Above Photo: Idle No More protest on Parliament Hill, Ottawa, 2012. First Nations protesters have been at the forefront of the environmental justice movement in Canada. (Photo: Andre Forget, QMI Agency, excerpted from When We Fight, We Win!)
When We Fight, We Win! features the art, stories, and philosophies behind the social change movements that have defined the last decade. From Occupy Wall Street to Black Lives Matter, and from the fight for a $15 minimum wage to the struggle to End the New Jim Crow, this beautifully crafted collaboration explores truly transformative organizing. Order your copy by making a donation to Truthout today!
The following is an excerpt from the introduction to When We Fight, We Win! Twenty-First-Century Social Movements and the Activists That Are Transforming Our World. Author Greg Jobin-Leeds explains the book’s title, the philosophy of transformative change that drives the organizers featured inside and the specific qualities that these organizers share. Jobin-Leeds created When We Fight, We Win!in collaboration with AgitArte, a collective of artists and organizers who have been initiating and leading education and art programs in marginalized communities since 1997.
The book’s title comes directly out of the experiences of AgitArte, whose members heard the phrase while working on a Boston anti-eviction fight. When We Fight, We Win! drives home the overarching points of the book: winning requires a “we,” a community, a group, an organization. And transformative change, in the face of powerful forces, requires a fight.
Action, reflection, art, and storytelling keep the fight alive through generations.
When we fight, we often move ourselves out of our comfort zones to face forces and people that view the world differently and may not be ready to change. When we fight – building an organization, joining a community of activists – we win not only communal victories but also our own personal transformation, enabling us to discover common root causes to problems that had seemed unconnected before. Understanding root causes can ally us with others – across issues, cultures, identities. This aggregates individual fights into broad movement struggles, and by working in solidarity together we can realize far-reaching, systemic change. Winning lies not in a single victory, but in many victories and the lifelong struggle to change injustice and create a future based on a bold, transformative vision. Claiming our humanity and right to fight, by standing up for justice and building a community of activists, is a win in itself.

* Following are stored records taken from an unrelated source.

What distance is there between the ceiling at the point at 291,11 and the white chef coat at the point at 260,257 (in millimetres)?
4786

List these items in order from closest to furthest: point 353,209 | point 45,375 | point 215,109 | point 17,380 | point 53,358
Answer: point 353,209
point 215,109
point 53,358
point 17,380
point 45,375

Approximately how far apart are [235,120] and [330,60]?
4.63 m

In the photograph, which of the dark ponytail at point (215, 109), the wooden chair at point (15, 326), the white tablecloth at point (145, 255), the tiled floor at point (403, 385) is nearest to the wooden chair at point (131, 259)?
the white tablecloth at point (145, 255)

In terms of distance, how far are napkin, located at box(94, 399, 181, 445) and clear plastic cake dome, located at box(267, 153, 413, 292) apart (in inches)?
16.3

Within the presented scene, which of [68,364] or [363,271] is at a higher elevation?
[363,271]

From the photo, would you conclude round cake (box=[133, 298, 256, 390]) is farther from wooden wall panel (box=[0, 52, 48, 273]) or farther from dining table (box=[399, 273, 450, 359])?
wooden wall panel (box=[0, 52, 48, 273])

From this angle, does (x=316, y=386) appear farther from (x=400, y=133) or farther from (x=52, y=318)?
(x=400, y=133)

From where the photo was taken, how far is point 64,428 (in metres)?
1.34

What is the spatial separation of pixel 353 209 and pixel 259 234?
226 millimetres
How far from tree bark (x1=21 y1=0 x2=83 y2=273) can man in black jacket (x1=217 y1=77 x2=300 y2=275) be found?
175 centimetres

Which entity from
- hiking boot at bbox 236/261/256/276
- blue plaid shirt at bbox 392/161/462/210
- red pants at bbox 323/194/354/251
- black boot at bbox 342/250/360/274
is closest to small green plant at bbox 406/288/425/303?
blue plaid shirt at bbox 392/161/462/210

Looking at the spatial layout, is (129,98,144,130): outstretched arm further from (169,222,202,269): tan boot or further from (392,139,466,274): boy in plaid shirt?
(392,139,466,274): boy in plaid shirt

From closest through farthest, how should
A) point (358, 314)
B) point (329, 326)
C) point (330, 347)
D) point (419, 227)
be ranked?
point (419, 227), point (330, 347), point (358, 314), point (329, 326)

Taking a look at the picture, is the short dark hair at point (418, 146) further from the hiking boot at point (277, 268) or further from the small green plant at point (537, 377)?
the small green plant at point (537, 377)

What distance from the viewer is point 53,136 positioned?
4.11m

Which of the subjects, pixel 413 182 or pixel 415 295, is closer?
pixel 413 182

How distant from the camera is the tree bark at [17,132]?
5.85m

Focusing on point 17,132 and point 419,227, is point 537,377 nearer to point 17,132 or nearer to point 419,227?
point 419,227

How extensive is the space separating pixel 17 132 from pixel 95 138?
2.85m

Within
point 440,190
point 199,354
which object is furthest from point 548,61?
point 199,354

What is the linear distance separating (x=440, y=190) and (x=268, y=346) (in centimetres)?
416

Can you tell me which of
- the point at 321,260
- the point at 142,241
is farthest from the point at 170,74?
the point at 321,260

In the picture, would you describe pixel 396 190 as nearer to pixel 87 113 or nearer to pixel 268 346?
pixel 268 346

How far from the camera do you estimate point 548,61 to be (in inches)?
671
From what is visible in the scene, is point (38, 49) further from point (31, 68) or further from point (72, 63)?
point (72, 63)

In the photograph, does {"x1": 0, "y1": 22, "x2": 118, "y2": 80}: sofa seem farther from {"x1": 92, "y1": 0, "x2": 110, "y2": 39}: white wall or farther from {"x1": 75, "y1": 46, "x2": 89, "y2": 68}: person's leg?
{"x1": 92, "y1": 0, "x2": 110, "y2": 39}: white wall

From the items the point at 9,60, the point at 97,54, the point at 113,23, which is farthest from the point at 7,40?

When we fight, we participate in creating the future. We become part of the inspiring history of movements. We learn from history and we are creating it.
Each story and piece of art shared here is a small taste of the massive number of organizations and people in this global struggle to create a just world. Author and activist Paul Hawken calls it the “blessed unrest” – the ongoing work that has to be constantly regenerated and reinvented.
What Is Transformative Organizing?
Many have contributed brilliant perspectives on the essential ingredients of movement organizing and transformation. Excellent work has been done by Grace Lee Boggs, Antonia Darder, Robert Gass, Adria Goodson, Taj James, Eric Mann, Judith Nies, Manuel Pastor, Rinku Sen, Ella Baker, Howard Zinn, Paulo Freire, AgitArte, the Zapatistas, the Black Power movements, and so many others. They inform this moment in history and this book.
I chose seven attributes of transformative organizers that emerged from the interviews and structured stories and a chapter around each. Transformative organizers:
• Build organizations that are grounded in the most impacted communities
• Create transformative visions
• Tell powerful stories
• Go to the root cause of problems
• Reclaim the intersection of our struggles and identities
• Disrupt power, changing who has it and what to do with it once reclaimed
• Build solidarity and stand together
Each chapter, and the epilogue, show these attributes in action. Transformative organizers share these seven attributes and many more. These contemporary activists organize with a core group of people, develop an alternative vision of the future, interrupt cultural narratives, enroll allies, and develop global perspectives and broad networks. Transformative organizing transforms activists from bystanders or victims into drivers of change. It involves many levels of transformation: personal and spiritual, organizational and communal, cultural, and political.
Transformative organizing focuses on systemic change that addresses root causes, not just reforms that allow the same systems to reproduce themselves. Transformative organizers link systems of oppression together for all to see. Many may have started their activism by focusing on a single personal grievance; over time they saw the interconnection of their issues with others. Thus, transformative organizing builds solidarity. While they may pursue incremental improvements and reforms, transformative organizers place their work within a much larger vision and strategy.